Clojure is a lovely language idea. It is elegant. It is clever.
Clojure is an abysmal language reality for my purposes.
- 35 lines of java dump for a syntax error? It makes me miss the original Wirth Pascal compiler, which seemed to have the singular error message “Syntax error, possibly missing semicolon on line above.”
- I really, really want compile-time type checking on my parameters.
- If I run my program via “lein run”, I have no trouble reading a data file. If I package it up into an uberjar, the code fails. I’m supposed to master class loaders just to be able to read a file when I package my app as a jar? I’m sure that Clojure and Java are doing something that is absolutely essential for somebody, but the environment is making simple stuff hard, and I won’t tolerate that.
- I insist on an interactive debugger.
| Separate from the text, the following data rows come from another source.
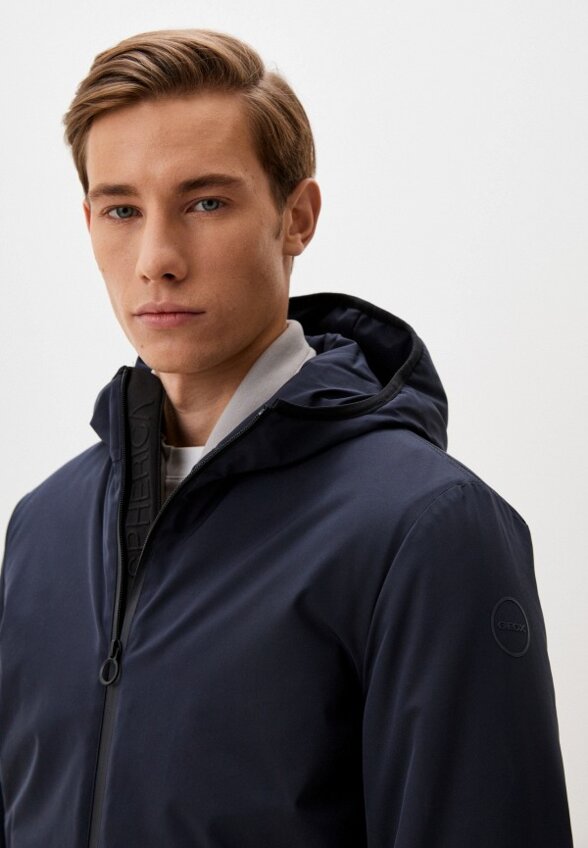 Куртка утепленная Geox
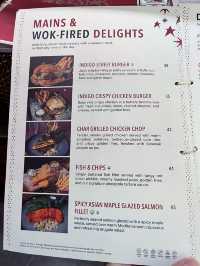 Wokstar KL: Perfect Spot for Morning Buffets, Lunch & Signature Tiffin Sets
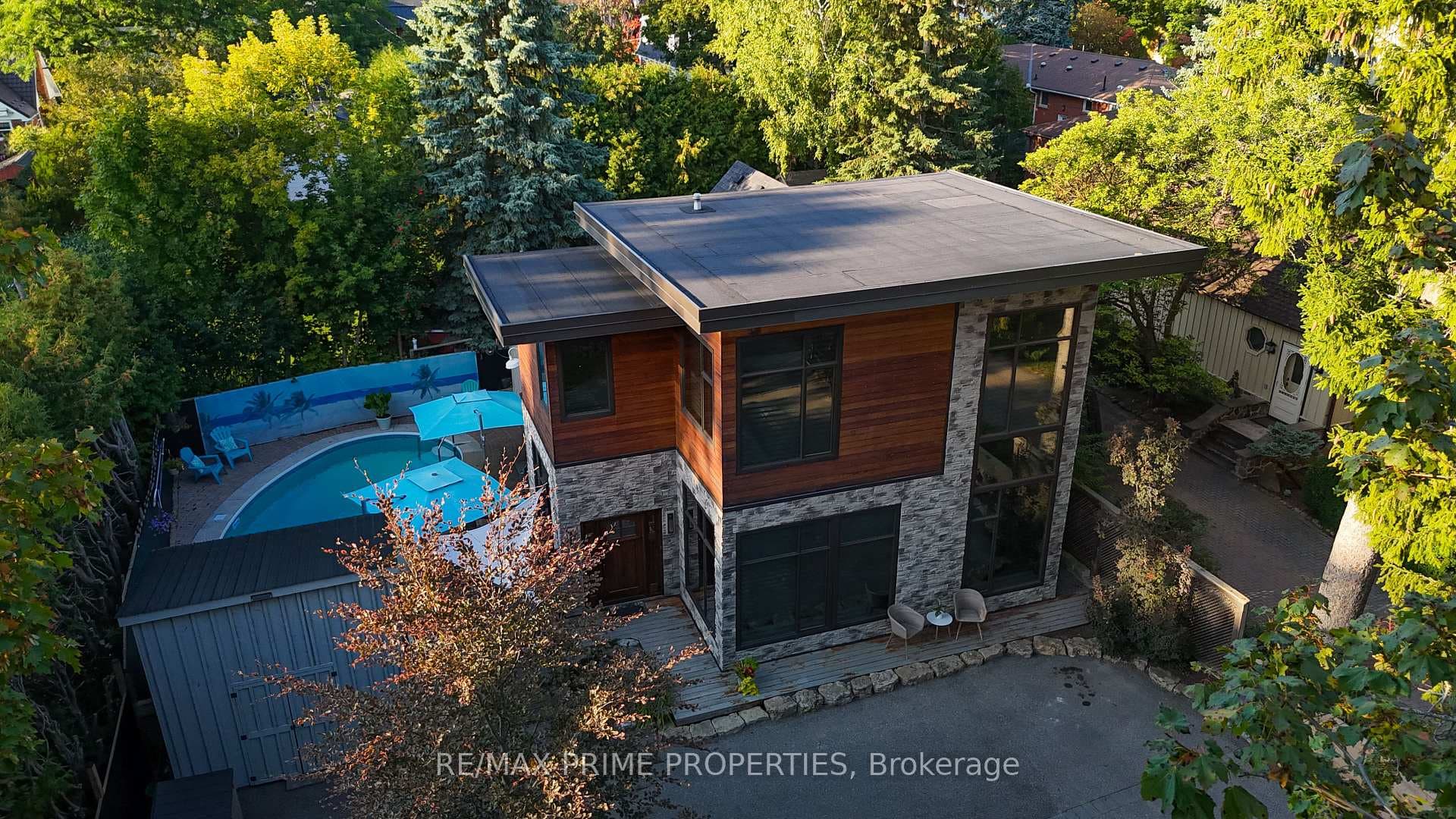 227 Second Street, Whitchurch-Stouffville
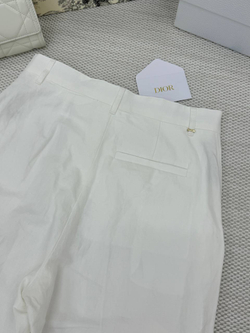 Костюм Dior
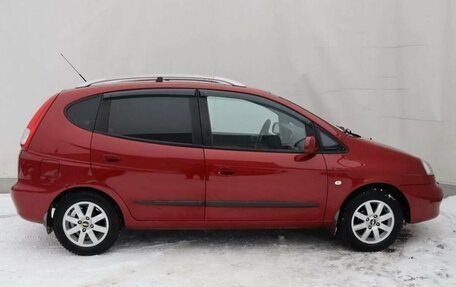 Chevrolet Rezzo, 2008 год, 589 000 рублей, 7 фотография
You can actually get one via the Cursive IDE, and you can sorta, kinda get one via a plugin for Visual Studio Code. The Cursive one actually works… until it freaks out and you have to either restart the REPL or you have to do something called “Invalidate Caches/Restart”. (There’s no real indication whether your observed bad behavior is a bug in your code or if you need to invalidate caches. It’s just a Hail Mary you try when you don’t like the results you’re getting.) The plugin for Visual Studio Code – I’m sure it works for its developer, but I really tried to make it work. Maybe someday. If the language doesn’t have an interactive debugger, it’s just plain immature in my book.
- I want to be able to code a ‘premature return’ from a function. Yeah, I know it’s ‘unnecessary.’ But I’ll tell you, it really simplifies real-world code when I can code if-exceptional-condition-return-error. The Clojure way seems to be to just issue a stack trace on bad data.
- There’s an awful lot of cognitive overhead for an occasional programmer. In addition to the language itself, you’ve got Leiningen and a baroque directory structure to re-master, every time you take 6 months off from programming. It reminds me of J2EE, and that’s the epitome of excess cognitive overhead.